As important as punctuation is in a written sentence, inflection and emphasis are equally important in a spoken sentence. This is why I have said on more than one occasion, “It is almost impossible to tell the truth if you try to repeat verbally what another person says.” A feeble illustration of it might be: Your little curly-headed boy comes up to me, and in tenderness and love, I pat him on the head and say, as any grandfather might, “You little rascal.” To him, I have communicated, “I love you. I think you are precious.” But you may report it, “He hit my boy on the head and called him a rascal.” It may be difficult to deny, and even harder to explain. In any case, however, “the Golden Rule” and the admonition of James 1:19, “But let every one be quick to hear, slow to speak, “would help.
Other difficulties are raised by the multiple meaning of many words, when we, in normal statements, use only words which mean only one thing for us. We are aware that many jokes are made with what is called “double-entendre,” but in many cases the result is not funny at all, for we are not making a joke, and the other person simply takes one meaning when we have another. For example, “fast” may refer to a color that will not run, or a horse that will. When I was growing up, I heard some women referred to as “fast.” I was not sure then whether it was because they would not run, or because they did, or something in between, but I got the impression that it was “a horse of a different color.” I learned years later that some men were “fast” workers too, and it did not have reference to how many shocks of hay they could pitch on the wagon before sundown. If one does not eat, he may “fast,” and if he does, he may eat fast. It is probably a tribute to the high intelligence of a “foreigner” if he ever learns our language!
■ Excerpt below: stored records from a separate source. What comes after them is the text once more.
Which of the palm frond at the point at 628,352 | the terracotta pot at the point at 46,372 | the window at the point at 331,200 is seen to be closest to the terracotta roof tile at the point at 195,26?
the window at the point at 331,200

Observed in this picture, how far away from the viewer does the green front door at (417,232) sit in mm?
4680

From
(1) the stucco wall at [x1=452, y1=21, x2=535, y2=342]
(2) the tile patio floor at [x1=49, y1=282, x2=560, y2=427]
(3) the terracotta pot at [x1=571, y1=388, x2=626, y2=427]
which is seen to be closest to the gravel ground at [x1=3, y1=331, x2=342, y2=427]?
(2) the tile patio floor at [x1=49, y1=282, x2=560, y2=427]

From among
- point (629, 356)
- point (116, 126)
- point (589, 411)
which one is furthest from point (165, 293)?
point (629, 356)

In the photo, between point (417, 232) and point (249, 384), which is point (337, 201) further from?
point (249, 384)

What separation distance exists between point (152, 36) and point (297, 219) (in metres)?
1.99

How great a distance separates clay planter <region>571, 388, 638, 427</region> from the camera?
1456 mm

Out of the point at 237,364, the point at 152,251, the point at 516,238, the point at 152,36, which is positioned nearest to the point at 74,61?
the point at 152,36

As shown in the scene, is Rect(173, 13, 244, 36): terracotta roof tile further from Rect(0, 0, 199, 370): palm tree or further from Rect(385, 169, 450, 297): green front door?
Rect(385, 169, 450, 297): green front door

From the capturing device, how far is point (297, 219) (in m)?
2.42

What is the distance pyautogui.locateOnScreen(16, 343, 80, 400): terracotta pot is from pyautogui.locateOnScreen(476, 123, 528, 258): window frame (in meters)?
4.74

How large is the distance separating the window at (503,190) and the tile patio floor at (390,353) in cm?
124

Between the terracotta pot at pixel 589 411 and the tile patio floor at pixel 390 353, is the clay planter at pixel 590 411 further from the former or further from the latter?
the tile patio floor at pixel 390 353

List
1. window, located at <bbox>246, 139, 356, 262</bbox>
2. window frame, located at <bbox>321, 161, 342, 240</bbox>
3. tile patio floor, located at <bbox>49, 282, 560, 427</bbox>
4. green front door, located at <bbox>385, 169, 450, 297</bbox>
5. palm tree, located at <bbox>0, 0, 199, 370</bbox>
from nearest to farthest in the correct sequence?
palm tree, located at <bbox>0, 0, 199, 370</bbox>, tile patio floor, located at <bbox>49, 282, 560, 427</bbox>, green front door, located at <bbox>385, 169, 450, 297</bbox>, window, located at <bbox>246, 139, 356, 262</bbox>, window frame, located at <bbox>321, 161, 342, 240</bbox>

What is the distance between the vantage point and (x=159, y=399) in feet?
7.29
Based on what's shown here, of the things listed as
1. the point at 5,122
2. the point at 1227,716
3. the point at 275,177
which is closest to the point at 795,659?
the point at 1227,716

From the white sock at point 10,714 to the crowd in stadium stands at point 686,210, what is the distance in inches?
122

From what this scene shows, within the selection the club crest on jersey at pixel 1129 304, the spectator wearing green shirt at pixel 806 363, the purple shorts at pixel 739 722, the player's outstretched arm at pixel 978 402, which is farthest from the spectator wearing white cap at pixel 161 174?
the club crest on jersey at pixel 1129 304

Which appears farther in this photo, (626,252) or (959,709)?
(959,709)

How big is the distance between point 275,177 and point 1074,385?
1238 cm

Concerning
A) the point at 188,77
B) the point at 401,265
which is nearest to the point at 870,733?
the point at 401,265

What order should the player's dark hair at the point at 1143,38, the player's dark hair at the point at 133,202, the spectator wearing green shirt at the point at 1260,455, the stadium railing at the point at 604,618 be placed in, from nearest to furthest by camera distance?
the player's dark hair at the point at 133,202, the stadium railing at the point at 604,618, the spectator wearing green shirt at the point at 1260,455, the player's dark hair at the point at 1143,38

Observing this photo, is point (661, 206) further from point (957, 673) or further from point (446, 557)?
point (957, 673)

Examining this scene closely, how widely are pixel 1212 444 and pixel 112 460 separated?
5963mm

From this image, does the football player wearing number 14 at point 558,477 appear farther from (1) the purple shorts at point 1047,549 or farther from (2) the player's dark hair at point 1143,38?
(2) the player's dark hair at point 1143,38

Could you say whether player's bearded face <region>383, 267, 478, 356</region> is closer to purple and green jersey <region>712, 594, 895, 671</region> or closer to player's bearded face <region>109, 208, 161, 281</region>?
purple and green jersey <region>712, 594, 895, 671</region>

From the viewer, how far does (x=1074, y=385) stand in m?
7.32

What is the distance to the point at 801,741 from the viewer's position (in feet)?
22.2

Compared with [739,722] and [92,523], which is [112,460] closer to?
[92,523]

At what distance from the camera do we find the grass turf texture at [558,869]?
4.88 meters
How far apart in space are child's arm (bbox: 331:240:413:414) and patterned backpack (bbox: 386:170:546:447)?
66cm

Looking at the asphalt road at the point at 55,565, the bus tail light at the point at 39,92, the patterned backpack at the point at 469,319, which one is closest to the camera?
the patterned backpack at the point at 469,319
In much of the writing I have seen on the divorce problem for the past half century, I have read of “the guilty party.” I assumed for many years that those who used the expression meant “the party who had been guilty of adultery,” which is the only grounds Jesus gives for divorce. However, I have discovered that some of the writers apparently mean – at least sometimes – that “the guilty party” may be guilty of “defrauding” the other party of their sexual rights and thereby be the “cause” of their infidelity. In at least one case the one who made the statement appeared to teach that the party who was “guilty” of defrauding the other was in the same category as the “guilty” party who committed adultery. I deny that, but the purpose of this article is not to discuss divorce. One has a right to use the term “guilty party” to discuss any kind of guilt he wants to – from the guilt of not wiping dirt off the feet before walking on the carpet on up to adultery. Yet, he should try to make clear to what “guilt” he has reference. The problem may be compounded because the Bible does not talk of “the guilty party” in those terms, so make up these little phrases to describe what we think any idiot should be able to see – for we see it! Then, we may expect everyone else to mean by the phrase what we mean by it.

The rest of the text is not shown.